For some, Mass is a beautifully rich time of spiritual reflection and growth. For others, Mass is confusing! Sit, stand, sit, stand, kneel stand. Lots of sayings and responses that are difficult to follow along with if you aren’t Catholic.
So, in light of a desire to shed some light on Mass, here are 5 cool Mass Facts that you may not have known.
1- Mass is modeled after the book of Revelation
I think there is this stereotype that Mass is antiquated, or ritualistic. However, interestingly, much of the content of Mass is based on the book of Revelation, which is a book all about the future, and of that which is to come. For example, each Mass we sing the “Holy, Holy, Holy,” which is straight out of Revelation 4:8. The idea is we are joining in with those in heaven in their unending hymn of praise. So that’s a real profound moment, if you think about joining in singing the same song those in heaven are singing, and the connection between the physical and the spiritual that is occurring. And that’s just one tiny example. You can do an entire study on Revelation and the Mass. The more you know, the more amazing Mass becomes.
2- There are 4 Scripture readings throughout Mass,and the readings are the same globally.
There’s a lot of Bible each Mass. First, there is often an Old Testament reading (except during the season of Easter, when we read through the whole book of Acts.) Then, there is a Psalm, except instead of it being read, the Psalm is typically sung. Which is cool because the Psalms are originally songs. So, in the Mass we put them to music, and it’s sung responsorally, where a lead singer, or cantor, sings part of it, and the congregation joins in throughout. After that, there is a New Testament reading. And, finally, we conclude with a reading from the Gospels. Often, there is a theme that connects many of the readings, and there are studies available to further dig into the readings of each week. Also, the Catholic readings cycle over 3 years, throughout which, if you are attending daily Mass, you’ll have read through pretty much the entire Bible! And finally, the readings are the same globally. So each Mass, I am hearing the same readings as Catholics in my own town, in Minnesota, Africa, Europe… everywhere! This is cool because I can discuss something about the readings with JP’s family or a friend of mine from a different parish, and we all have heard the same Scripture each week.
3-We say the Creed every Mass.
Christians have shared a creed, or set of beliefs since the earliest days of Christianity. The Nicene Creed was formalized in 325 A.D. It’s a series of “I believe” statements, and is a beautiful, easy to understand representation of Universal Christian teachings. Every single Mass, we stand up together and state our beliefs corporately. That’s a cool moment- publicly affirming your beliefs among others who are affirming the same.
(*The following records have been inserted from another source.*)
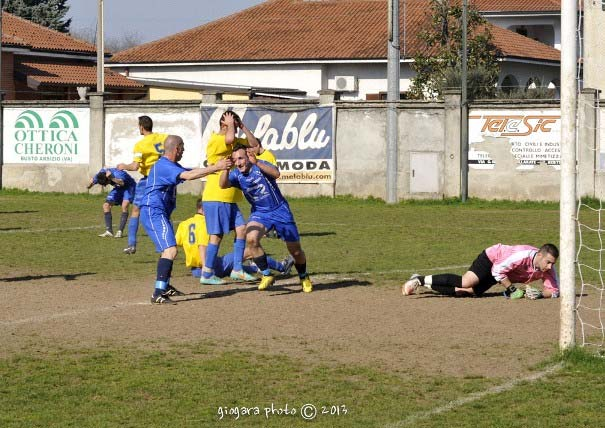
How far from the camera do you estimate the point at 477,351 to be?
10.3m

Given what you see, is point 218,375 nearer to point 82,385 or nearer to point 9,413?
point 82,385

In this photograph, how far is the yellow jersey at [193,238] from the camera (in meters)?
15.1

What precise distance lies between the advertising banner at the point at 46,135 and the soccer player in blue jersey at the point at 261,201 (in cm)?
2299

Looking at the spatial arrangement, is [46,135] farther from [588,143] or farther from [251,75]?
[251,75]

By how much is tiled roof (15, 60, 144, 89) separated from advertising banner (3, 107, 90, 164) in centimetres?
1281

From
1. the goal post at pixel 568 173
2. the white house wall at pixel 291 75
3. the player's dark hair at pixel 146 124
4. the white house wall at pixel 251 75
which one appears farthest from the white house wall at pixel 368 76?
the goal post at pixel 568 173

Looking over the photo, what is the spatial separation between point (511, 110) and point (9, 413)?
25266 mm

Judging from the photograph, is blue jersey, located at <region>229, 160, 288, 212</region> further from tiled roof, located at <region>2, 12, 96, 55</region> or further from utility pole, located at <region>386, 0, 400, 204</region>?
tiled roof, located at <region>2, 12, 96, 55</region>

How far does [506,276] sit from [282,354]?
3908mm

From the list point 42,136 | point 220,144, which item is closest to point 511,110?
point 42,136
4- Mass is offered every day.
Anyone looking to attend Mass can find one any day of the week, often offered at different times in different parishes. An interesting thing about this is if you think about time zones, and that daily Mass has been a global practice since the days of the Early Church, there is pretty much a Mass being offered somewhere continually on Earth at all times… and has been for… well a really long time!
5- The Making Present of the Last Supper.
Catholics believe Communion is more than just are representation, or symbol, or what Jesus did in the Upper Room. And Catholic belief on Communion actually goes wayyyy back into Jewish culture and history. Historically, when Jewish people celebrated the Passover of Moses’ day, they didn’t believe they were just symbolically representing what happened; they believed they were participating in a “making present” of that actual one time historical Passover event. That they too, somehow, mysteriously, were also participating in the Passover of Moses. In Mass, we believe that Communion is a “making present” of Jesus’ Last Supper with His disciples. That we, too, are participating, mysteriously, in that one time event. There are a lot of connections to Judaism in Catholicism and in Mass as well. This is only one of them.
I hope you’ve found these 5 Cool Facts about Mass interesting, at least, and educational at most! I know I didn’t get to all the sit, stand, kneel stuff in this post- but I can write about that another time. There’s a lot of meaning behind each of those postures as well.